■ Your goal ■
Copy out the records between the line holding "At what distance is" and the line holding "16850 millimetres", inclusive, with no changes.
[START Given records]
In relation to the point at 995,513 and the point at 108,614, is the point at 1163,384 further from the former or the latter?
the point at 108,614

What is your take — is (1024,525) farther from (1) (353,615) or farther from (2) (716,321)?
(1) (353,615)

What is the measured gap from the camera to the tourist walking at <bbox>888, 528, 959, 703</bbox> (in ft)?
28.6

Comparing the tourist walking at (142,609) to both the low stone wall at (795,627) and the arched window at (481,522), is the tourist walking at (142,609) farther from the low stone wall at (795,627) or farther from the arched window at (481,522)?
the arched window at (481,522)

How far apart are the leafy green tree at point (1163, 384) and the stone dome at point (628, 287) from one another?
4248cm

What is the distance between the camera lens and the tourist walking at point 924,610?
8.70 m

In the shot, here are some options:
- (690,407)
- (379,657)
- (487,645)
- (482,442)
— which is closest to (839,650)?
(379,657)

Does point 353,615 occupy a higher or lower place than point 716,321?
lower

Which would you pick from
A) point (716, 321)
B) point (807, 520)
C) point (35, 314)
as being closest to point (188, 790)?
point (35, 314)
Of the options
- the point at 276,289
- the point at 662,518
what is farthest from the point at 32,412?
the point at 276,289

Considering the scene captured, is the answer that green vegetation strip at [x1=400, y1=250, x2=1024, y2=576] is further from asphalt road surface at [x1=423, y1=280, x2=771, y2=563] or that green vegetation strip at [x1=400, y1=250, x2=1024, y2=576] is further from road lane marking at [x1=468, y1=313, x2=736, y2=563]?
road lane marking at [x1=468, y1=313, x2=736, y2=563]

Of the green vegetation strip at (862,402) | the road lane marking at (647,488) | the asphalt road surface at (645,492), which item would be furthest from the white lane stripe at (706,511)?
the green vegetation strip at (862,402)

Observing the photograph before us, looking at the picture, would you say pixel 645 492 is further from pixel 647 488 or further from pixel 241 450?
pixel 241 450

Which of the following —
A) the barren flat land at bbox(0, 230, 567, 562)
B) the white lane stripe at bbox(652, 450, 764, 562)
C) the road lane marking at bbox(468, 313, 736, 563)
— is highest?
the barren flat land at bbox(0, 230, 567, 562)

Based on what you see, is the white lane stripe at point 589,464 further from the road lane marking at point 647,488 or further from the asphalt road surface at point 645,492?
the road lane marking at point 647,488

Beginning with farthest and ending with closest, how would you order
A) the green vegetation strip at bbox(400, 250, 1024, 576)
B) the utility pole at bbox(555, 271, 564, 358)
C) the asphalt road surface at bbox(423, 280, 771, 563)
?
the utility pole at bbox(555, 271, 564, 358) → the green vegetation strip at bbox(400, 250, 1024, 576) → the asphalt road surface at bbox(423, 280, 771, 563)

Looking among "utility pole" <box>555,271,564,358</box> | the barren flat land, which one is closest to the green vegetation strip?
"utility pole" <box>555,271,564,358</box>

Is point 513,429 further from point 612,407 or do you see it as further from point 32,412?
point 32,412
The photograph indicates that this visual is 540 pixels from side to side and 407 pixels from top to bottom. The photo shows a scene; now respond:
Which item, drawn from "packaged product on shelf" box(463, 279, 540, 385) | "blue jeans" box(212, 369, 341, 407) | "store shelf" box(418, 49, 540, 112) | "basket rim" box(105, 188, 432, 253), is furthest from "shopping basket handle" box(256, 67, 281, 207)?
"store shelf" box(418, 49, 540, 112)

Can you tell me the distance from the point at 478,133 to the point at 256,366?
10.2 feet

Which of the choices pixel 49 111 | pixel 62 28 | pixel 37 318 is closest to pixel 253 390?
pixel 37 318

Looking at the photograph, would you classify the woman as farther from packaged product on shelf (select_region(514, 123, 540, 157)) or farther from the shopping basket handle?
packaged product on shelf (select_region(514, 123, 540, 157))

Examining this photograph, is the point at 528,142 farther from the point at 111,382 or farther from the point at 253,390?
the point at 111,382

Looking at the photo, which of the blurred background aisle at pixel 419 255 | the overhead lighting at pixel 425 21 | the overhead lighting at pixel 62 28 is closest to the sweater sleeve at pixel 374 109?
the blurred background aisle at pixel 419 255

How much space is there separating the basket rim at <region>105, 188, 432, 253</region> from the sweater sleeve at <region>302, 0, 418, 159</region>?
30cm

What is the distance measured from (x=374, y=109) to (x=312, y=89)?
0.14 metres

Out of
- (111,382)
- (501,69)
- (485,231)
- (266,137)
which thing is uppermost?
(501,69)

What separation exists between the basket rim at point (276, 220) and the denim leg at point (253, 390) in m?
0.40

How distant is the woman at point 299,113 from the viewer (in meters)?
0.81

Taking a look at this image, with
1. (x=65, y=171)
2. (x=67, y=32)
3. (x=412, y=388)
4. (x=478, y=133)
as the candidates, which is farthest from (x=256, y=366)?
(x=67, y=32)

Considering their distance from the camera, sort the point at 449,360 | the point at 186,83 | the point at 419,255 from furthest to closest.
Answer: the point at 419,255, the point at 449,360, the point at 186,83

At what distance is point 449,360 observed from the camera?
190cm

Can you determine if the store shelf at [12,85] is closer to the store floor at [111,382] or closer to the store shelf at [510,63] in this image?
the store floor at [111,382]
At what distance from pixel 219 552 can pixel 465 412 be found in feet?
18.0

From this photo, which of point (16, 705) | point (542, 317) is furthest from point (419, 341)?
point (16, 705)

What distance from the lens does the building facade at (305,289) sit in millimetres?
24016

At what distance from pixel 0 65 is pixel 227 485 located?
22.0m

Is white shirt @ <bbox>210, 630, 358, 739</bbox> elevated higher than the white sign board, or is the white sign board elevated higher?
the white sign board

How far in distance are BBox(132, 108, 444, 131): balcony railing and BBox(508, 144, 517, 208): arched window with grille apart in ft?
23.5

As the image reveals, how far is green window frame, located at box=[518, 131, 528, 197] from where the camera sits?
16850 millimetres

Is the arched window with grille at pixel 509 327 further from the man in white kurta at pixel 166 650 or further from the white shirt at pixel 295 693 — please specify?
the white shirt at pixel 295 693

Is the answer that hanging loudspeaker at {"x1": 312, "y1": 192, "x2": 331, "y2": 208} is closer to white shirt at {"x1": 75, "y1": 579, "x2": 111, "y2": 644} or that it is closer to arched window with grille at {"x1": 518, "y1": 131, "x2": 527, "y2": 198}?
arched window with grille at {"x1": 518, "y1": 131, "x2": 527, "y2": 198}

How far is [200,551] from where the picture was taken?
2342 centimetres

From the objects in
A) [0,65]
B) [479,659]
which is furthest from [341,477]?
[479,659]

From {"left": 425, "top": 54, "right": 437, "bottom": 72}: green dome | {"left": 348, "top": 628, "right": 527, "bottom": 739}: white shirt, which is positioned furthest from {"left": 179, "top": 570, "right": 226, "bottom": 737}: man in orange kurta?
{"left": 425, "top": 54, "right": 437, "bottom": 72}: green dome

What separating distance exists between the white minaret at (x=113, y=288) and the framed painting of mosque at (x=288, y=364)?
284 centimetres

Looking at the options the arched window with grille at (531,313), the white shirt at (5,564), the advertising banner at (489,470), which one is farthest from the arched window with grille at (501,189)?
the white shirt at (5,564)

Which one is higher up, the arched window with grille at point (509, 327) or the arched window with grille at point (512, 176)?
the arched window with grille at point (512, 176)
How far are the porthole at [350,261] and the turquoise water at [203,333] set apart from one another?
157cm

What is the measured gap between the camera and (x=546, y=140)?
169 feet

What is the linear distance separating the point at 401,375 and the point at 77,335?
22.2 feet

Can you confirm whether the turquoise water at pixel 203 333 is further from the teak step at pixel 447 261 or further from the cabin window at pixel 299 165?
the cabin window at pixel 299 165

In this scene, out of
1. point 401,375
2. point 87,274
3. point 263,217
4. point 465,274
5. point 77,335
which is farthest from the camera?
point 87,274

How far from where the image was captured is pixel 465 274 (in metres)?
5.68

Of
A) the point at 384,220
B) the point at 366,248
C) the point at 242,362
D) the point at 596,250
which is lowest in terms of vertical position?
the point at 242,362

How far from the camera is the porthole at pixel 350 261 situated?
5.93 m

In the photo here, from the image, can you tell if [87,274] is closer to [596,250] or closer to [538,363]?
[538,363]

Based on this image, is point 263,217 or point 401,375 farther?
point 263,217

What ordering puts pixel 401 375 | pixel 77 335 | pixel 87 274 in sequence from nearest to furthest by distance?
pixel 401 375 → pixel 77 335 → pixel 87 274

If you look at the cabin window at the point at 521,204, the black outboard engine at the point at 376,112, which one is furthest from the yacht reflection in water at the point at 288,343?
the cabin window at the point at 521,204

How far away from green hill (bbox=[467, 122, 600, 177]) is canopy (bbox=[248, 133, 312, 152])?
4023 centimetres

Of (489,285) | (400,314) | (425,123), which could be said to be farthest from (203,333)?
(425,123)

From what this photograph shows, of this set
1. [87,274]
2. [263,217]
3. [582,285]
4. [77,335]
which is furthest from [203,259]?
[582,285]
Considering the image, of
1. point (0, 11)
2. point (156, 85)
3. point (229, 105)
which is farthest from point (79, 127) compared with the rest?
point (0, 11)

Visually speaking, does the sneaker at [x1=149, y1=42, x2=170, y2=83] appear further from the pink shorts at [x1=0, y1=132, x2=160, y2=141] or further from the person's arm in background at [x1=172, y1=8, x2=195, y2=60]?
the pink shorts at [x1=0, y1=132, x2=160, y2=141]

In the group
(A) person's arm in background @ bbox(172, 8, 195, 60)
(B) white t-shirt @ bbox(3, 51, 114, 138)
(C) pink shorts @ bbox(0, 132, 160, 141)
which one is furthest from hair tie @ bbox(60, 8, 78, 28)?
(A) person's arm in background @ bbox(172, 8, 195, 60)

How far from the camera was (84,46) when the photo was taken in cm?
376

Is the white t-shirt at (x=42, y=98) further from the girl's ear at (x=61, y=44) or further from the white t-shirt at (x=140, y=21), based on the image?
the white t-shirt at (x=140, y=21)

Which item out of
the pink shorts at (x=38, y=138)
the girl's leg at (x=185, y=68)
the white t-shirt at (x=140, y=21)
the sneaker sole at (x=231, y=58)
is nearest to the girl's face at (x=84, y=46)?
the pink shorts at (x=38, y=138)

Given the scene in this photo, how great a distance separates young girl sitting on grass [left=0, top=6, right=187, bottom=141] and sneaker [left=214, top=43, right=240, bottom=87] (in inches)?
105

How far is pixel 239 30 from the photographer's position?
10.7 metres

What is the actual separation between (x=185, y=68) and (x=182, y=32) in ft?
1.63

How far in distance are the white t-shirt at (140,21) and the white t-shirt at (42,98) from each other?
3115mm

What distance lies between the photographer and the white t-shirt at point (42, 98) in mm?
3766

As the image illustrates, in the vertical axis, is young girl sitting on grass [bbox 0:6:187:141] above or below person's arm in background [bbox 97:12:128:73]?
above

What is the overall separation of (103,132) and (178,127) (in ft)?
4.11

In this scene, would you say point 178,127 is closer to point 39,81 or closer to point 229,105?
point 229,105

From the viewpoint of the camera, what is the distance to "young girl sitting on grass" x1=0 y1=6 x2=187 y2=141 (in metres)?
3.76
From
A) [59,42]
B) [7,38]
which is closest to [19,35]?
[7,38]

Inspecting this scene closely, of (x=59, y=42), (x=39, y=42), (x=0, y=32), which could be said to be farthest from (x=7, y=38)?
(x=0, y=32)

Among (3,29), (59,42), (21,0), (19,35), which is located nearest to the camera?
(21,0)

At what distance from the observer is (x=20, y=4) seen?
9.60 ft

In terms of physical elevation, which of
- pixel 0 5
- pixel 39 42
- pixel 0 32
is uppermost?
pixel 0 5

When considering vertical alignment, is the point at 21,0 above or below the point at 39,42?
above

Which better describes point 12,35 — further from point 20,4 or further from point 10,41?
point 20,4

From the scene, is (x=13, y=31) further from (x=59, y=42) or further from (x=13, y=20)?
[END Given records]
■ The output ■
At what distance is point 449,360 observed from the camera?
190cm

Can you determine if the store shelf at [12,85] is closer to the store floor at [111,382] or closer to the store shelf at [510,63] in this image?
the store floor at [111,382]
At what distance from pixel 219 552 can pixel 465 412 be found in feet?
18.0

From this photo, which of point (16, 705) | point (542, 317) is furthest from point (419, 341)?
point (16, 705)

What distance from the lens does the building facade at (305,289) sit in millimetres?
24016

At what distance from pixel 0 65 is pixel 227 485 located?
22.0m

Is white shirt @ <bbox>210, 630, 358, 739</bbox> elevated higher than the white sign board, or is the white sign board elevated higher?
the white sign board

How far in distance are BBox(132, 108, 444, 131): balcony railing and BBox(508, 144, 517, 208): arched window with grille apart in ft?
23.5

As the image reveals, how far is green window frame, located at box=[518, 131, 528, 197] from where the camera sits?
16850 millimetres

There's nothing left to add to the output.